■ PROBLEM STATEMENT ■
Print the lines of the data, starting with the first, up to and including the line where "2. CSI-Ratio: This" appears.
*** Opening EXTRACTED INFORMATION ***
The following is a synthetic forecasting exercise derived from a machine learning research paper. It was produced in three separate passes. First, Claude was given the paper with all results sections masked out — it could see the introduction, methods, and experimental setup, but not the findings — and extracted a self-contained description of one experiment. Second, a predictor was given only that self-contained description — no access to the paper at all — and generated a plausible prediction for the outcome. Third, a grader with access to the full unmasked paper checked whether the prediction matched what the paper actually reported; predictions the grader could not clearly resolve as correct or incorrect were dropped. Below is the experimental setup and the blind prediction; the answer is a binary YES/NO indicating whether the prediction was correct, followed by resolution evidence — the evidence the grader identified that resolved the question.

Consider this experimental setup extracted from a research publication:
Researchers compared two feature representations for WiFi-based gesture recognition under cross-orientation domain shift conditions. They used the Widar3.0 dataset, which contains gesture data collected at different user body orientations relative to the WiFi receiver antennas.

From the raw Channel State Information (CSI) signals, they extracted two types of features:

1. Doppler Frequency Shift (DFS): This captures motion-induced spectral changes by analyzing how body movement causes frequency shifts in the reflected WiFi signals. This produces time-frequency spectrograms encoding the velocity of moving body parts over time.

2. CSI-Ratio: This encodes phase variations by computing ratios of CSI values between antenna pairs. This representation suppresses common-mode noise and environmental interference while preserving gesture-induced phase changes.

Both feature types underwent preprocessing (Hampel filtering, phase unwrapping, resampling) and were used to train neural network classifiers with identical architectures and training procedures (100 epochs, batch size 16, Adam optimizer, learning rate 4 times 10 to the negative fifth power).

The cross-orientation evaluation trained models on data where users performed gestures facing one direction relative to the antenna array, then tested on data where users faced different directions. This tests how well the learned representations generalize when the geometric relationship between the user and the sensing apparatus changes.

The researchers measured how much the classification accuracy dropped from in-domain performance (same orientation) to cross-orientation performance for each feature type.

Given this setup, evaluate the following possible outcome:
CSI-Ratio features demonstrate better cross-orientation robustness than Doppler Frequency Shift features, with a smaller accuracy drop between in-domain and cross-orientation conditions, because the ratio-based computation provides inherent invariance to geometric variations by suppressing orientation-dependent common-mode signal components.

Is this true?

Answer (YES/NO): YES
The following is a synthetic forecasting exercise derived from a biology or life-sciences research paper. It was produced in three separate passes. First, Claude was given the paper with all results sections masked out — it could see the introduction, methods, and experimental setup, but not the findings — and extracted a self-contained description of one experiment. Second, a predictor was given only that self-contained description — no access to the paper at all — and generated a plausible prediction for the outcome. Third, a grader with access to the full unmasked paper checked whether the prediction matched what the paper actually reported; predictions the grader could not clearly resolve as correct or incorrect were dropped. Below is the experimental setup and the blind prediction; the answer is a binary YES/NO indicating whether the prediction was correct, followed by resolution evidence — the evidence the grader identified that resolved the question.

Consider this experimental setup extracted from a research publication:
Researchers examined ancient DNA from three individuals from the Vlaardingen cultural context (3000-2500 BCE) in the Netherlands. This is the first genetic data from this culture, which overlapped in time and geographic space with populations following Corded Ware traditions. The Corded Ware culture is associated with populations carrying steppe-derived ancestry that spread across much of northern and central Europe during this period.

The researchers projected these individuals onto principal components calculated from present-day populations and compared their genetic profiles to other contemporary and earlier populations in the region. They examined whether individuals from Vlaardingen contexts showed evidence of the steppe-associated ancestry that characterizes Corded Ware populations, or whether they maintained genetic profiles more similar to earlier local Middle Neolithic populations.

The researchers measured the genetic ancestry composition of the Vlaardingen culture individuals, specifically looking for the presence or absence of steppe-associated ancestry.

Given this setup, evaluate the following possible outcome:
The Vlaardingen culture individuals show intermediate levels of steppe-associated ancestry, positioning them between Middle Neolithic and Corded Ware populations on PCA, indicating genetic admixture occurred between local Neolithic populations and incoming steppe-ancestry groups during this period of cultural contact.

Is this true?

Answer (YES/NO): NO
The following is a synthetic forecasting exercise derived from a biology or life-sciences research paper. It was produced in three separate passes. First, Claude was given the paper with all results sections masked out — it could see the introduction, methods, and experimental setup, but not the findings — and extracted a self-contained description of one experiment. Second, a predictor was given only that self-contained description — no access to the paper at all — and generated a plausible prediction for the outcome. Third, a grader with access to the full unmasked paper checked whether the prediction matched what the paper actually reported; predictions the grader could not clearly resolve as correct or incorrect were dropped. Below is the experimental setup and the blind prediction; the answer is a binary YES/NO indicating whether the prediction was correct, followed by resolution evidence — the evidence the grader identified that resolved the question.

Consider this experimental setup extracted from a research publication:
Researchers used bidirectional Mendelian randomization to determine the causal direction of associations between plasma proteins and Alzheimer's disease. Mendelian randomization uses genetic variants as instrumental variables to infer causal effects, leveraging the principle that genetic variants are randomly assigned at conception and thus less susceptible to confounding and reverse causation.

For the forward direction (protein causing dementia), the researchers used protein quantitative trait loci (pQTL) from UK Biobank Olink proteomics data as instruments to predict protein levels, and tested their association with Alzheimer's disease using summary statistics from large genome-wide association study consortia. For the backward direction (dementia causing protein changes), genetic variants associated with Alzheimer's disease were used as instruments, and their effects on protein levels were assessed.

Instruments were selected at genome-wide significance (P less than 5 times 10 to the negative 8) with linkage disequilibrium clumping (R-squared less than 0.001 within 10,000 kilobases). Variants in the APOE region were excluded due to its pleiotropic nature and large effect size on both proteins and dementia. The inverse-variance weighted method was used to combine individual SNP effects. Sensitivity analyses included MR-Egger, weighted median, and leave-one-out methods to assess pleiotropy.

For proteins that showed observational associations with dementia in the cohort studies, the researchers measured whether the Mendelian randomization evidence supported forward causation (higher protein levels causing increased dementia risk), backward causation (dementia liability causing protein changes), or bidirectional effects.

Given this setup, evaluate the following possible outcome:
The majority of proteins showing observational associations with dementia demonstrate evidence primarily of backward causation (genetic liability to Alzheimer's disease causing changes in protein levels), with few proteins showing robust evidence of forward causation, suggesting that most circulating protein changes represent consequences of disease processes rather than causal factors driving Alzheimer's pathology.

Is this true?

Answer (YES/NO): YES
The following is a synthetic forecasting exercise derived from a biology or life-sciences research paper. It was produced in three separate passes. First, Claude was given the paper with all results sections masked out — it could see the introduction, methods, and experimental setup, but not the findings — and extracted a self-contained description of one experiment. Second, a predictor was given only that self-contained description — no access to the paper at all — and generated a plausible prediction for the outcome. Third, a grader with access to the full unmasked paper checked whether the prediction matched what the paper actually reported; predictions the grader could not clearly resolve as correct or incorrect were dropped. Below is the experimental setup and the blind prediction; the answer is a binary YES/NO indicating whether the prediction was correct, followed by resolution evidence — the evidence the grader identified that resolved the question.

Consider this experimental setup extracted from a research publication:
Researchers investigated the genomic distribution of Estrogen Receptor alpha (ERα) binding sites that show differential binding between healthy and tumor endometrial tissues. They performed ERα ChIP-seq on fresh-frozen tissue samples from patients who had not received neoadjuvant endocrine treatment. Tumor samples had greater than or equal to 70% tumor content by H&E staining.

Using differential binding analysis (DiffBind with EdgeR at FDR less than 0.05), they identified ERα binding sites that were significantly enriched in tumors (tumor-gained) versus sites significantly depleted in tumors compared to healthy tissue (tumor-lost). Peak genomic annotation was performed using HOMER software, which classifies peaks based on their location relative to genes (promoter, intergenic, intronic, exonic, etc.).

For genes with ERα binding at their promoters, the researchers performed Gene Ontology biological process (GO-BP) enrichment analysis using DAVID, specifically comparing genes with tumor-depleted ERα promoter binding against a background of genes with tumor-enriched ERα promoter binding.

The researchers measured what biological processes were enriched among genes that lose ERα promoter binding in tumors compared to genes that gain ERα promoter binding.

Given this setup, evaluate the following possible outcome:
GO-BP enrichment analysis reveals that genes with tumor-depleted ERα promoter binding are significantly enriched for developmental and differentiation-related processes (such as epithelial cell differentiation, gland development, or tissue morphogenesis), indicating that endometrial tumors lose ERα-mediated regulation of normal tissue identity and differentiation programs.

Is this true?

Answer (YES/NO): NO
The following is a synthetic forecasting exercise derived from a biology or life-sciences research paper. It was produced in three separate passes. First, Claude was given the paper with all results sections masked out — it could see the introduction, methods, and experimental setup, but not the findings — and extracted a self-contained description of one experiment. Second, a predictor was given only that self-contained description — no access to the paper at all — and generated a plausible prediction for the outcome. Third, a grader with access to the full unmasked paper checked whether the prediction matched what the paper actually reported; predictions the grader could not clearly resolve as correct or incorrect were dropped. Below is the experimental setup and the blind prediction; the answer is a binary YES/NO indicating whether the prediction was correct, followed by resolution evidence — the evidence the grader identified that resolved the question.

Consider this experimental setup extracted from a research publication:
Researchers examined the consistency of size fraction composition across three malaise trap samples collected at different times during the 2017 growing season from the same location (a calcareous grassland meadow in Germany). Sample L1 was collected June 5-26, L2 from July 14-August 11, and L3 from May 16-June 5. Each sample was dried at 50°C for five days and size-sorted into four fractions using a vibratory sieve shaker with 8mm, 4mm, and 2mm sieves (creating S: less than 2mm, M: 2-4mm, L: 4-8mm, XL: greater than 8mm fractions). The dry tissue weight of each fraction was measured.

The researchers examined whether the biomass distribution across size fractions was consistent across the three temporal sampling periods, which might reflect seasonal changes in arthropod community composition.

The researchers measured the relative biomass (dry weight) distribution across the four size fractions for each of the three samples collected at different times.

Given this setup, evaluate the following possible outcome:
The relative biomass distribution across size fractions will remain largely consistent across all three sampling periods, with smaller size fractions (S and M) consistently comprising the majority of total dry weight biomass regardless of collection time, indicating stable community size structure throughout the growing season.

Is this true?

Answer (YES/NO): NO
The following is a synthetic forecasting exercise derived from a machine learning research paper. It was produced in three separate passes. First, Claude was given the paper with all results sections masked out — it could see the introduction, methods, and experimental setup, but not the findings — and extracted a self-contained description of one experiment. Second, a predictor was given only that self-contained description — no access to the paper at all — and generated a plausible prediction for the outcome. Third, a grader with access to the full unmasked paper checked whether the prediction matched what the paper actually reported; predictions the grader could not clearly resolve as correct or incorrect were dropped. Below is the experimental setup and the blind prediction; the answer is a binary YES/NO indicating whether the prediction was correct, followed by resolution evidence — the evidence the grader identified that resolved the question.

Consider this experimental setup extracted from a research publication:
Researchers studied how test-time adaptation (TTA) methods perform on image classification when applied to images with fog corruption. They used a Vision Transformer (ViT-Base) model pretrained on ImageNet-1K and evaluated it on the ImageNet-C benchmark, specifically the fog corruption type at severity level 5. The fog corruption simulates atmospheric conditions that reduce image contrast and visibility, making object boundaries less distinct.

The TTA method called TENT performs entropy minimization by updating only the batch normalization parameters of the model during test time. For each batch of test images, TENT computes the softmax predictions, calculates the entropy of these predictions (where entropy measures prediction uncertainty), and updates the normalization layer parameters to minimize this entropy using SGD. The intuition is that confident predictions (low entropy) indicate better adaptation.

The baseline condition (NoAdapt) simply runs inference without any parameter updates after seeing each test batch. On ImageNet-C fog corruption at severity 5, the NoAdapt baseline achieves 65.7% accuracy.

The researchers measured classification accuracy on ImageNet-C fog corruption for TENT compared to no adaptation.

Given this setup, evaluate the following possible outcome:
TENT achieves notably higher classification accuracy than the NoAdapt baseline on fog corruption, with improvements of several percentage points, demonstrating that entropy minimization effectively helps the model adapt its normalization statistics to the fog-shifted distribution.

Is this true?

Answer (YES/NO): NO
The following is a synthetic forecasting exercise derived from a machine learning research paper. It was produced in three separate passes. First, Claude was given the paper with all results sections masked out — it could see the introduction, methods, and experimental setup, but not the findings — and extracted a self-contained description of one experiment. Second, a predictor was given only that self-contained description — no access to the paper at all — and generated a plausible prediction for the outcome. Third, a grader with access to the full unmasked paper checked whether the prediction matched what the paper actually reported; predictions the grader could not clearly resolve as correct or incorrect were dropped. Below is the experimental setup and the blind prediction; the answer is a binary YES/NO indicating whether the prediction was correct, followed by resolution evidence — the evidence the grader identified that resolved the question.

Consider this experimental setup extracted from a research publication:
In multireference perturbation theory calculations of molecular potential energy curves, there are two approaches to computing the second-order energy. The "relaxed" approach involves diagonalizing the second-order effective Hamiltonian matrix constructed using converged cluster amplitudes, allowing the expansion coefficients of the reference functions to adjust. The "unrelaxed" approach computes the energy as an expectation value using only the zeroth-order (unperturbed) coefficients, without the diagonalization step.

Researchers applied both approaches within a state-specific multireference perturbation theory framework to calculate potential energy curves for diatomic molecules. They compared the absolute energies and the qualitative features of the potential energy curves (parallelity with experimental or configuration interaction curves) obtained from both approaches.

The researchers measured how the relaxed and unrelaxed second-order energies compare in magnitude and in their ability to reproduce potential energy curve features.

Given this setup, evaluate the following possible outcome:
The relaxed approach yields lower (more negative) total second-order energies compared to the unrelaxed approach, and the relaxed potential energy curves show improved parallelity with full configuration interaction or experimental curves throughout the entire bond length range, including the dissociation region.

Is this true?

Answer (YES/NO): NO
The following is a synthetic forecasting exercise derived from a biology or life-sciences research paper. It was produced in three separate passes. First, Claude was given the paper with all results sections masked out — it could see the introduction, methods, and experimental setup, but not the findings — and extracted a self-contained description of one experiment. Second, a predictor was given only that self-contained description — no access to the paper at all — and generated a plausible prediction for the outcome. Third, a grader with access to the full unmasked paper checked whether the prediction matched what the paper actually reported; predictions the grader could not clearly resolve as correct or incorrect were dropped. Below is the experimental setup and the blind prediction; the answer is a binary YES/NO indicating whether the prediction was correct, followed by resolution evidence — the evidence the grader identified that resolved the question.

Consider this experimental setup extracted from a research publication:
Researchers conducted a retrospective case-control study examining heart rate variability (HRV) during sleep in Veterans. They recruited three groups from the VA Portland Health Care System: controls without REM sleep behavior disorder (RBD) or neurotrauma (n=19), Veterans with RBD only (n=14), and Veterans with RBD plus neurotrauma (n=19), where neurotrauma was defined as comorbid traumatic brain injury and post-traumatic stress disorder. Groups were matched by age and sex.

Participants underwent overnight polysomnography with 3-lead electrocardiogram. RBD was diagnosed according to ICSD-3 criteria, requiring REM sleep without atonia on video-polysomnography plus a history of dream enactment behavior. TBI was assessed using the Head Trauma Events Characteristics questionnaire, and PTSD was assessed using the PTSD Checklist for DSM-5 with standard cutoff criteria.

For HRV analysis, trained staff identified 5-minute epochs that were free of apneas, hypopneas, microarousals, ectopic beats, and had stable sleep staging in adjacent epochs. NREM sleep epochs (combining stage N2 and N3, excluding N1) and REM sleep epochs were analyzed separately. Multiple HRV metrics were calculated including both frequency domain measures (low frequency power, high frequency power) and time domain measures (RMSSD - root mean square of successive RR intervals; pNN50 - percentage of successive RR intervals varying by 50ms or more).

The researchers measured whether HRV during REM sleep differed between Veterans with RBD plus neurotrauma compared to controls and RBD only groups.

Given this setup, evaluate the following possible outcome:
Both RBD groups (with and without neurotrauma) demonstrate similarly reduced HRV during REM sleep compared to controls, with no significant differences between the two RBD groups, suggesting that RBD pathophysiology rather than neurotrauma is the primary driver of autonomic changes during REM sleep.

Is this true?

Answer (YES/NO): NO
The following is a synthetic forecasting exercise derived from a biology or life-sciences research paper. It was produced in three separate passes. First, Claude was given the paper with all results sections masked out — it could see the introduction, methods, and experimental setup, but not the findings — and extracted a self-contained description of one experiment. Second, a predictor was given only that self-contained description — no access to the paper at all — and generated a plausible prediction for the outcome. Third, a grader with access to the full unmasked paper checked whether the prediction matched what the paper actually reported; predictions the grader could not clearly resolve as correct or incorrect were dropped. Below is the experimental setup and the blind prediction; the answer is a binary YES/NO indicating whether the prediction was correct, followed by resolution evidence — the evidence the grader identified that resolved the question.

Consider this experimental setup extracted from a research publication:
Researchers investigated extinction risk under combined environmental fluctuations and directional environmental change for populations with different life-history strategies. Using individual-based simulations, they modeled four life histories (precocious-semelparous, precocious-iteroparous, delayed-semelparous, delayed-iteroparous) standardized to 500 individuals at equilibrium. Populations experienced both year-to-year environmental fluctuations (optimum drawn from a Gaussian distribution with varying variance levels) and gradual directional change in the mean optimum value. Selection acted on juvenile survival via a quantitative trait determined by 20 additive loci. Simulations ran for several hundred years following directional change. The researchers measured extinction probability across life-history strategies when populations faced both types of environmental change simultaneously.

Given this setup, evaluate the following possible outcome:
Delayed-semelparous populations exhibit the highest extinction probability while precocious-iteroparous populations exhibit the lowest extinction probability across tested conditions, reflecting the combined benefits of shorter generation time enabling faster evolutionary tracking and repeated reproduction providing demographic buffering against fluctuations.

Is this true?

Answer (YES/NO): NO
*** Closing EXTRACTED INFORMATION ***
■ RESULT OF THIS EXERCISE ■
The following is a synthetic forecasting exercise derived from a machine learning research paper. It was produced in three separate passes. First, Claude was given the paper with all results sections masked out — it could see the introduction, methods, and experimental setup, but not the findings — and extracted a self-contained description of one experiment. Second, a predictor was given only that self-contained description — no access to the paper at all — and generated a plausible prediction for the outcome. Third, a grader with access to the full unmasked paper checked whether the prediction matched what the paper actually reported; predictions the grader could not clearly resolve as correct or incorrect were dropped. Below is the experimental setup and the blind prediction; the answer is a binary YES/NO indicating whether the prediction was correct, followed by resolution evidence — the evidence the grader identified that resolved the question.

Consider this experimental setup extracted from a research publication:
Researchers compared two feature representations for WiFi-based gesture recognition under cross-orientation domain shift conditions. They used the Widar3.0 dataset, which contains gesture data collected at different user body orientations relative to the WiFi receiver antennas.

From the raw Channel State Information (CSI) signals, they extracted two types of features:

1. Doppler Frequency Shift (DFS): This captures motion-induced spectral changes by analyzing how body movement causes frequency shifts in the reflected WiFi signals. This produces time-frequency spectrograms encoding the velocity of moving body parts over time.

2. CSI-Ratio: This encodes phase variations by computing ratios of CSI values between antenna pairs. This representation suppresses common-mode noise and environmental interference while preserving gesture-induced phase changes.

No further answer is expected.